Get the lead out

Town of Saratoga inventorying municipal water lines to meet EPA requirements by October 2024

About three weeks ago, the Town of Saratoga Public Works Department started collecting data to inventory all water service lines in order to meet a requirement by the Environmental Protection Agency.

The EPA is requiring all communities to inventory their water service lines for lead content by October 2024.

“In 1986 Congress Amended the Safe Drinking Water Act, prohibiting the use of pipes, solder or flux that were not “lead free” in public water systems or plumbing in facilities providing water for human consumption,” as stated on epa.gov. “The Lead and Copper Rule Revisions (LCRR) requires water systems to prepare and maintain an inventory of service line materials. Initial inventories are required to be submitted to state [primary] agencies by October 16, 2024.”

Saratoga Public Works Department Director Emery Penner said all communities nationwide are required to inventory their water service lines. This includes residential and commercial properties. That means “everything.”

At some point, the town will be required to replace any lines containing lead from the main water line to the meter, Penner said.

“From what I understand the town is not going to replace everyone’s service line from the meter into the home,” he said. “I don’t know whether at some point the [property] owners will be required to replace their end of the line.”

The inventory will not disrupt water service to the properties, he said.

A few years ago, the town replaced some of the water service lines during an unrelated project and it plans to use that information in this inventory, he said. The town is also collecting data on the age of homes to eliminate properties built after the government “outlawed” the use of pipes containing lead.

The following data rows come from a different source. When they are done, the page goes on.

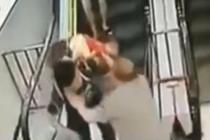 扶梯上娃娃翻出背篓 保安大叔箭步上前抱住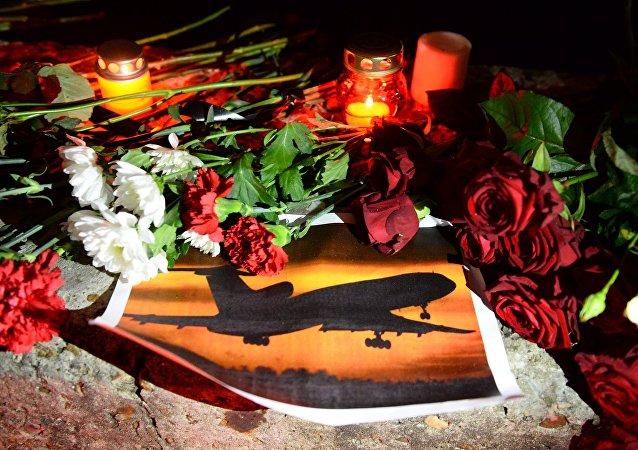 Le premier avion avec les corps des victimes du crash du Tu-154 arrive à Moscou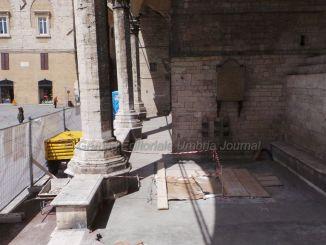 Italia nostra Perugia sulle logge di Braccio da Montone. Firenze Logge dei Lanzi ospitano grandiose opere d'arte, ad Arezzo sedie e tavolini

He said the town may get some help from the state.

The state has been working with local engineering firms “to try to help get this done” and “the town is trying to partner with them and tap into those resources,” he said.

Some state funds are “rolling down for the whole process,” he said. “I am not entirely sure now” what money may be available to the town.

“It has been an evolving discussion as it goes along,” he said. “At some point once we’ve identified [where the lead is], and further investigated,” the town is going to replace the pipes containing lead.

The town’s inventory will include the whole line from the main water line to the individual properties, he said. “We will identify this on the customer’s side of the meter to an extent, but we are not going to dig up [their] lines.”

The town will replace the water line from the main line to the meter and notify the property owners as to what they found, he said.

“The state has got some funding to help us get the inventory [done],” he said. “After this inventory, I am not sure if the state will provide funding to the town to replace the pipes.” This is what the town knows now, “but it seems like it could change.”

The town will probably be seeking some assistance developing the inventory, he said.